2 minute read

A herculean task

Digi-Key brings more than 4,000 employees back to the office in phased approach to determine what the future of work will look like for the electronics supply company; initiates controlled launch of new distribution center

By Andrew Weeks

Thief River Falls, Minnesota-based Digi-Key Electronics has a herculean task – bringing thousands of employees back into the office after working remotely for two years.

It’s a good thing the company, which ships electronics supplies all over the world, is up to the challenge. It couldn’t do it without a plan, and according to Shane Zutz, the company’s vice president of human resources, Digi-Key has a great plan.

Zutz said Digi-Key has around 5,100 employees worldwide, with most of them – about 4,400 – just in Thief River Falls. With so many employees in one location, the company has found the best way to bring employees back into the office is with a phased approach. But even so, he said, it will continue to be a hybrid work environment – one of the things the pandemic changed for many companies, no matter their size.

“We’re less concerned about where the work is done” because employees have proven “they can get the work done remotely,” Zutz said. “But what we feel we’ve lost by being fully remote, except for our distribution center, is the connection that helped our company really build on a sense of community and some of that high-level collaboration. That really just takes place when you’re in the workplace.”
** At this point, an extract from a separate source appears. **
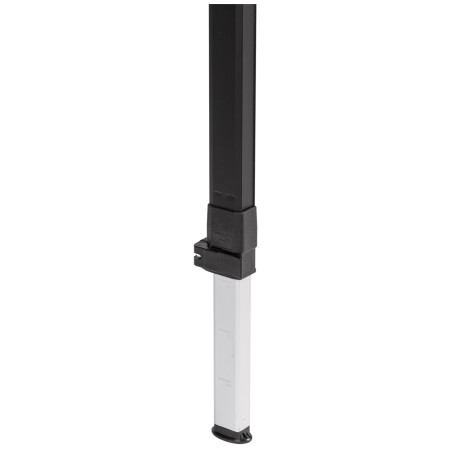 Campingtisch Brunner Dinemic 6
Zutz said the best way the company has found to reintroduce employees to the office is in phases which it started to do earlier this year by first bringing its management team back into the office. Next, in April and May, it had employees return to the office for five days a month. In June and July it will have them come into the office for 10 days a month. Employees will rotate days so not all are in the office at the same time.

“We’re using (the phased approach) as a kind of testing ground to help us understand what our true future of work will be,” Zutz said. “We know we’re going to be hybrid, but how are we going to operate in that hybrid environment?” He said at this point there remains a lot of unknowns: “Are we going to have schedules that are static or flexible so employees can come in on the days that work best for them? Is it a combination?”

The company will be finding answers to these and other questions over the next several months.

Zutz said the company also is revamping space to make the work environment more conducive to a post-pandemic environment, and it is ramping up the services of its expanded distribution center, which was completed in April 2021.

‘Like a Bank’

Digi-Key has locations in China, Germany, Israel, Japan, Netherlands, and two in Minnesota, including Bloomington, Zutz said. It also has distribution operations across the state line in Fargo, North Dakota. But its headquarters is in Thief River Falls, the hub where most of the activity takes place.

Much of that activity is at its Product Distribution Center, which recently completed a massive expansion – some 2.2 million additional square feet of multi-story space. Formerly, the center was roughly 800,000 square feet.

Three-million square feet – that’s a lot of space.

The building, built by McShane Construction Co., is large enough to fit 22 football fields and includes shipping and receiving docks and airlocks, multiple breakrooms, employee engagement areas and site walkways to encourage fitness. A steel bridge connects the expansion to the company’s current headquarters.

“We’ve grown so exponentially that we had to design and build a new distribution system,” Zutz said, noting the facility is approaching its launch in phases.